J'Laine Robnolt

Modern Sculpture Garden with Pear Trees

(versión en espaņol)

In mid-September, one month in country,
blue sky lofty with complicated clouds,
I set out alone through the Old Town
its cobblestones, Baroque arches, narrow passages.
Bees vibrate the garbage cans in the warm air.

Slipping through the shaggy opening of stone,
I discover a public garden,
a weathered metal sculpture scattered along the footpath,
trees sagging with fruit.
A divided goat nuzzles clover like a bad joke.
Mower hay spills from its missing stomach.

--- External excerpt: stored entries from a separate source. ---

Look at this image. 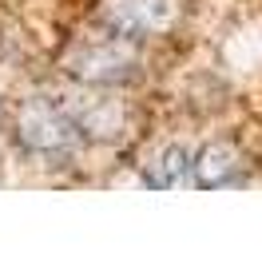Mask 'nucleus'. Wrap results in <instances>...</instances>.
Wrapping results in <instances>:
<instances>
[{
	"label": "nucleus",
	"mask_w": 262,
	"mask_h": 262,
	"mask_svg": "<svg viewBox=\"0 0 262 262\" xmlns=\"http://www.w3.org/2000/svg\"><path fill=\"white\" fill-rule=\"evenodd\" d=\"M12 135L24 155L40 163H64L83 143V131L64 99L56 96H24L12 112Z\"/></svg>",
	"instance_id": "f257e3e1"
},
{
	"label": "nucleus",
	"mask_w": 262,
	"mask_h": 262,
	"mask_svg": "<svg viewBox=\"0 0 262 262\" xmlns=\"http://www.w3.org/2000/svg\"><path fill=\"white\" fill-rule=\"evenodd\" d=\"M60 68L83 88H127L139 80V56L127 36L112 32V40H76L60 56Z\"/></svg>",
	"instance_id": "f03ea898"
},
{
	"label": "nucleus",
	"mask_w": 262,
	"mask_h": 262,
	"mask_svg": "<svg viewBox=\"0 0 262 262\" xmlns=\"http://www.w3.org/2000/svg\"><path fill=\"white\" fill-rule=\"evenodd\" d=\"M99 20L107 32H119L127 40H151L171 36L183 24L179 0H99Z\"/></svg>",
	"instance_id": "7ed1b4c3"
},
{
	"label": "nucleus",
	"mask_w": 262,
	"mask_h": 262,
	"mask_svg": "<svg viewBox=\"0 0 262 262\" xmlns=\"http://www.w3.org/2000/svg\"><path fill=\"white\" fill-rule=\"evenodd\" d=\"M72 115H76V123L88 139H123L135 123V112H131L123 99L115 96H80V99H64Z\"/></svg>",
	"instance_id": "20e7f679"
},
{
	"label": "nucleus",
	"mask_w": 262,
	"mask_h": 262,
	"mask_svg": "<svg viewBox=\"0 0 262 262\" xmlns=\"http://www.w3.org/2000/svg\"><path fill=\"white\" fill-rule=\"evenodd\" d=\"M246 155L227 139H214L195 151V187H238L246 183Z\"/></svg>",
	"instance_id": "39448f33"
},
{
	"label": "nucleus",
	"mask_w": 262,
	"mask_h": 262,
	"mask_svg": "<svg viewBox=\"0 0 262 262\" xmlns=\"http://www.w3.org/2000/svg\"><path fill=\"white\" fill-rule=\"evenodd\" d=\"M195 155L183 147V143H167L151 155V163H143V183L155 191H171L183 183H195Z\"/></svg>",
	"instance_id": "423d86ee"
},
{
	"label": "nucleus",
	"mask_w": 262,
	"mask_h": 262,
	"mask_svg": "<svg viewBox=\"0 0 262 262\" xmlns=\"http://www.w3.org/2000/svg\"><path fill=\"white\" fill-rule=\"evenodd\" d=\"M0 127H4V103H0Z\"/></svg>",
	"instance_id": "0eeeda50"
}]
</instances>
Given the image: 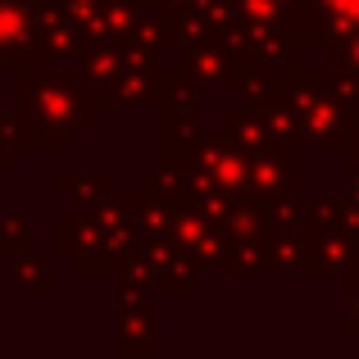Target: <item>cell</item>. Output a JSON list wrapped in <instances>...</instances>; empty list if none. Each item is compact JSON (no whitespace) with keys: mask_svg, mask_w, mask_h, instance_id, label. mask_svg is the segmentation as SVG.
Wrapping results in <instances>:
<instances>
[{"mask_svg":"<svg viewBox=\"0 0 359 359\" xmlns=\"http://www.w3.org/2000/svg\"><path fill=\"white\" fill-rule=\"evenodd\" d=\"M355 205H359V177H355Z\"/></svg>","mask_w":359,"mask_h":359,"instance_id":"obj_1","label":"cell"}]
</instances>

Old women murmur on benches beneath the trees,
their lap dogs peeping from canvas bags,
as boys, straddling branches, pick pears
and drop them to an old blanket below.
I walk past Communist abstractions
for work, the people and homeland.
An ochre pipe rises in the garden’s middle,
an upturned L like a bare tree.

Beautiful young men,
their skin the color of persimmons,
smoke together on a bench.
They gesture as I pass
      Americka! Yo, Amerikanische!
      Beautiful. Girl. We love U.S.!
I walk faster.

One of the boys drops cat-like from the tree.
Taking a double handful of pears,
he offers them to the old women
who laugh, nudge one another,
point to their teeth. Besides, they have trees.
Their jellies have set for the season.